Cray-1 Performance

Vector processing is only of any value firstly if users' numerical problems involve vectors to a sufficient extent, in terms of both number and length, and secondly if these vectors can be identified during the process of mapping the numerical problem on to the hardware. For Cray-1 users the mapping problem is largely the responsibility of the FORTRAN compiler, which vectorises DO loops and splits long vectors into 64-element segments. Cray Research Inc. have produced results of performance studies [1] which show that the vector subroutines in their FORTRAN library of mathematical functions out-perform repetitive use of the equivalent scalar subroutines for vectors having as few as only two elements. These results are reproduced in diagram (a), in which the cost, in clock periods per result, is plotted against vector length. For scalar subroutines the cost per result remains constant, since the subroutine must be called each time. For vector subroutines the cost per result drops very rapidly as the vector length increases from one and approaches a lower limit equal to about one-seventh of the scalar cost. A more detailed analysis of the performance characteristics of vector processors in general can be found under Performance of Vector Processrs.

A second set of results, shown in diagram (b), relates to matrix multiplication. This involves repeated scalar product operations, an operation lends itself particularly well to vector processing. In the Cray-1 a vector loop is used to multiply together up to 64 pairs of vector elements to form the same number of sub-products. These sub-products must then be added together in what is essentially a scalar loop to form the scalar product. However, by executing a vector add instruction in which one of the operand registers is the result register of the multiplication, and the other is identical with the result register of the addition itself, a recursive effect is achieved in which 64 sub-products can be reduced to 8 in an operation chained with the multiplication. This recursive effect occurs because the element selection pointer of the result/operand vector does not move on from the first element until receipt of the first result. The value contained in this first element (initially set to zero) is therefore sent repeatedly until the first result element (with a value equal to the first multiplication result) is received in the eighth clock period of the operation. In the ninth clock period the value of this first result is returned as an operand to the Floating-point Add Unit to be added to the ninth result, with subsequent elements following on similarly. The result of this addition is then returned as an operand in the 17th clock period to be added to the 17th result, and so on, until at the end of the add operation elements 56 to 63 of the result vector contain the eight partially summed sub-products.

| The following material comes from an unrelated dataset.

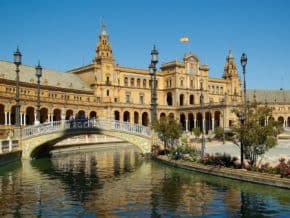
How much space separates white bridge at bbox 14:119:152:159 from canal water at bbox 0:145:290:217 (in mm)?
8631

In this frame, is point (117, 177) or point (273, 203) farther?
point (117, 177)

In diagram (b) the execution rate in MFLOPS is plotted against increasing matrix dimension for matrix multiplication operations on square matrices. Matrix sizes which are multiples of 64 give the best results, as would be expected, and execution rates of up to 140 MFLOPS are clearly shown to be possible. This is a best case example, of course, and execution rates such as this cannot be sustained over a more typical mix of user programs. Average rates in the range 20 to 50 MFLOPS have been reported by Hockney and Jesshope [2]. One of the reasons why these rates are considerably lower than the 160 MFLOPS peak performance can be seen in the following analysis.

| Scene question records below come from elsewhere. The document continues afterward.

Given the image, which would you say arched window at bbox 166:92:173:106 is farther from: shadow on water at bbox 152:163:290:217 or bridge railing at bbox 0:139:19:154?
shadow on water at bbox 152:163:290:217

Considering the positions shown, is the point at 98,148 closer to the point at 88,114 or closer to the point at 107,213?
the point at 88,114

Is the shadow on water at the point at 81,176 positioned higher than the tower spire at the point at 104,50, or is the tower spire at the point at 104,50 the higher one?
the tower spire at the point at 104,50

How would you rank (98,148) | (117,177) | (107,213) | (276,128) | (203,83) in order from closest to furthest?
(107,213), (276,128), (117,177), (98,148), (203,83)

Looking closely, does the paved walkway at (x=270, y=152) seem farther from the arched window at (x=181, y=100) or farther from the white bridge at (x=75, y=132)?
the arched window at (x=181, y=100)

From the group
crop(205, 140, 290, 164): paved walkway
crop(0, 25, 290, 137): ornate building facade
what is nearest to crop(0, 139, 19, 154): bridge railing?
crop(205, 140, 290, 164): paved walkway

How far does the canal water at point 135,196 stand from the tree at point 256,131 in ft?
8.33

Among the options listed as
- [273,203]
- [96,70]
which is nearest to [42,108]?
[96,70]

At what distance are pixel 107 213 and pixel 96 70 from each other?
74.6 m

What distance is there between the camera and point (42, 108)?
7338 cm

In order to sustain an execution rate of 2 FLOPS/CLOCK it must be possible to transfer four operands per clock from the vector registers into the floating-point units and two operands per clock from the units back into the vector registers. Since there are eight vector registers, each capable of transferring operands in or out at a rate of one operand per clock, 2 FLOPS/CLOCK can easily be supported. However, because there are only eight vector registers, transfers between these registers and the store are required at regular intervals. For these transfers the data rate is also one operand per clock, but here there is only one data path, so that the bandwidth between the store and the registers is one-sixth of that used between the registers and the floating-point units to support 2 FLOPS/CLOCK.

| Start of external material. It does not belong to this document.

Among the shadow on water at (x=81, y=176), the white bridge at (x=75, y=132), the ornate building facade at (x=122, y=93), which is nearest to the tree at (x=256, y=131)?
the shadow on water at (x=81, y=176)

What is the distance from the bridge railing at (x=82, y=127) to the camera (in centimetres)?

In the case of matrix multiplication, where a sequence of scalar product operations may be carried out using the same column vector of one matrix repeatedly, it is in fact only necessary to transfer row vectors of the other matrix from store at this rate in order to support 2 FLOPS/CLOCK. In many other situations, however, the restricted bandwidth between the store and the registers is a performance bottleneck. This bottleneck was overcome in the Cray X-MP by the use of multiple paths between the store and the vector register.